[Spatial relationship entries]
● ● ● ● ● ● ●
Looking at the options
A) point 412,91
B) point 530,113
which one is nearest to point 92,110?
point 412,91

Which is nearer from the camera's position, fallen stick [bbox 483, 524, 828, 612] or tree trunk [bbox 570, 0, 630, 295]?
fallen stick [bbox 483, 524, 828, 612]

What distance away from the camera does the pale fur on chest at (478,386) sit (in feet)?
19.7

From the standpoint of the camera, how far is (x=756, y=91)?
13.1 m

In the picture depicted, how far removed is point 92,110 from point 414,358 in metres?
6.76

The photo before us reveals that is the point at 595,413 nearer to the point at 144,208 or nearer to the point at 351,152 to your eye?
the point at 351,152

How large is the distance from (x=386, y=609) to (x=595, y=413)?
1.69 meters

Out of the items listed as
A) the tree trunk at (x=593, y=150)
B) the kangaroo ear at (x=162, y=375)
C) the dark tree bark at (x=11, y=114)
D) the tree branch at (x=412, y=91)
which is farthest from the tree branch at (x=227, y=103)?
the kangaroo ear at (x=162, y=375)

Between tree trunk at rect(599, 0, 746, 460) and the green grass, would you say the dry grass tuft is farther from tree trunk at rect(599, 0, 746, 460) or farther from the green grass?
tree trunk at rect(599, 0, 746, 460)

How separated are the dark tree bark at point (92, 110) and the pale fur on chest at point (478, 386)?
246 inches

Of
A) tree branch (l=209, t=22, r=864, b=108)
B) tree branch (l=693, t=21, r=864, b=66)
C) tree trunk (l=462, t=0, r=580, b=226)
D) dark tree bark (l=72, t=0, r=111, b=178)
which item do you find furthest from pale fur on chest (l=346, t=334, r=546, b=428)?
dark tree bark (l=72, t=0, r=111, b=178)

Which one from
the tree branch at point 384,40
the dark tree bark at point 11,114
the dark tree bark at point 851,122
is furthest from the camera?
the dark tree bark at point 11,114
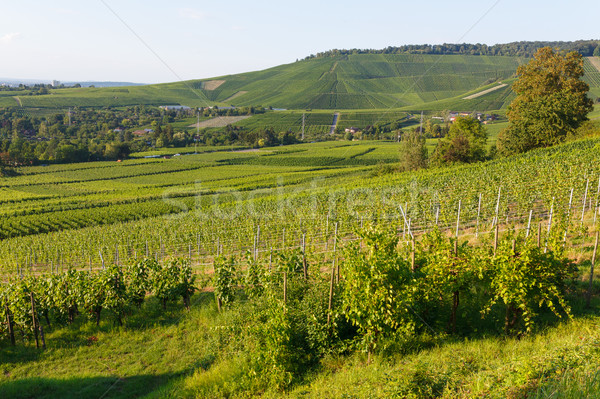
● ● ● ● ● ● ●
What the task requires: Copy every entry above word for word, leaving out the pictures.

Solution below:
Looking at the options
A) point 412,91
B) point 530,113
which one is nearest to point 92,110?
point 412,91

Which is nearer from the camera's position, fallen stick [bbox 483, 524, 828, 612] or tree trunk [bbox 570, 0, 630, 295]?
fallen stick [bbox 483, 524, 828, 612]

What distance away from the camera does the pale fur on chest at (478,386) sit (in feet)?
19.7

From the standpoint of the camera, how far is (x=756, y=91)?
13.1 m

In the picture depicted, how far removed is point 92,110 from point 414,358 in metres?
6.76

The photo before us reveals that is the point at 595,413 nearer to the point at 144,208 or nearer to the point at 351,152 to your eye?
the point at 351,152

How large is the distance from (x=386, y=609) to (x=595, y=413)?
1.69 meters

Out of the items listed as
A) the tree trunk at (x=593, y=150)
B) the kangaroo ear at (x=162, y=375)
C) the dark tree bark at (x=11, y=114)
D) the tree branch at (x=412, y=91)
which is farthest from the tree branch at (x=227, y=103)?
the kangaroo ear at (x=162, y=375)

Between tree trunk at rect(599, 0, 746, 460) and the green grass, would you say the dry grass tuft is farther from tree trunk at rect(599, 0, 746, 460) or farther from the green grass?
tree trunk at rect(599, 0, 746, 460)

How separated are the dark tree bark at point (92, 110) and the pale fur on chest at point (478, 386)?
246 inches

Of
A) tree branch (l=209, t=22, r=864, b=108)
B) tree branch (l=693, t=21, r=864, b=66)
C) tree trunk (l=462, t=0, r=580, b=226)
D) dark tree bark (l=72, t=0, r=111, b=178)
which item do you find furthest from pale fur on chest (l=346, t=334, r=546, b=428)?
dark tree bark (l=72, t=0, r=111, b=178)

Which one from
the tree branch at point 384,40
the dark tree bark at point 11,114
the dark tree bark at point 851,122
is furthest from the camera?
the dark tree bark at point 11,114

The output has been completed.